(Beginning of Excerpted records)

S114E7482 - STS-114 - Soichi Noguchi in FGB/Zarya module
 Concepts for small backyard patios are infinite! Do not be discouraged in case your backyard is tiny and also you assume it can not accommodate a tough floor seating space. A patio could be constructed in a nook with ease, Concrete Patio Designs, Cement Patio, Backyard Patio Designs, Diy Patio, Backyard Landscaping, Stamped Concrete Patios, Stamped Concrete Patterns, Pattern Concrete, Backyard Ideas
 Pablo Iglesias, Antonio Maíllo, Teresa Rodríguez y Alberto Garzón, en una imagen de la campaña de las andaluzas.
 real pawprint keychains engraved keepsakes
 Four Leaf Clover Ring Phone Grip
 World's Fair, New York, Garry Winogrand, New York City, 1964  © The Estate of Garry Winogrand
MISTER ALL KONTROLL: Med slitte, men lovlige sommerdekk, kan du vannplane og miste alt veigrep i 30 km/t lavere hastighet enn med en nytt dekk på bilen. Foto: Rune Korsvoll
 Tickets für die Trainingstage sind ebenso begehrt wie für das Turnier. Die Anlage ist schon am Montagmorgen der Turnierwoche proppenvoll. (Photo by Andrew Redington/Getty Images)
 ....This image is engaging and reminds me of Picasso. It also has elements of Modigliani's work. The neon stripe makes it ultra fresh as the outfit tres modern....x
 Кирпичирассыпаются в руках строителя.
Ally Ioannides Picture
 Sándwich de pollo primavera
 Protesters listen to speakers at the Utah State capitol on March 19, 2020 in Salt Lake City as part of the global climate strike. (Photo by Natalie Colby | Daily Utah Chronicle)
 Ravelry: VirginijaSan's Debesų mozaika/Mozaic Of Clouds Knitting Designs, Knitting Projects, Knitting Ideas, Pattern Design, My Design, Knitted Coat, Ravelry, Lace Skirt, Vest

(End of Excerpted records)

**Exercise instructions**
Locate "MISTER ALL KONTROLL: Med" in the data above. Then repeat, exactly, its line and each line after it through the last, adding nothing.

**Written answer**
MISTER ALL KONTROLL: Med slitte, men lovlige sommerdekk, kan du vannplane og miste alt veigrep i 30 km/t lavere hastighet enn med en nytt dekk på bilen. Foto: Rune Korsvoll
 Tickets für die Trainingstage sind ebenso begehrt wie für das Turnier. Die Anlage ist schon am Montagmorgen der Turnierwoche proppenvoll. (Photo by Andrew Redington/Getty Images)
 ....This image is engaging and reminds me of Picasso. It also has elements of Modigliani's work. The neon stripe makes it ultra fresh as the outfit tres modern....x
 Кирпичирассыпаются в руках строителя.
Ally Ioannides Picture
 Sándwich de pollo primavera
 Protesters listen to speakers at the Utah State capitol on March 19, 2020 in Salt Lake City as part of the global climate strike. (Photo by Natalie Colby | Daily Utah Chronicle)
 Ravelry: VirginijaSan's Debesų mozaika/Mozaic Of Clouds Knitting Designs, Knitting Projects, Knitting Ideas, Pattern Design, My Design, Knitted Coat, Ravelry, Lace Skirt, Vest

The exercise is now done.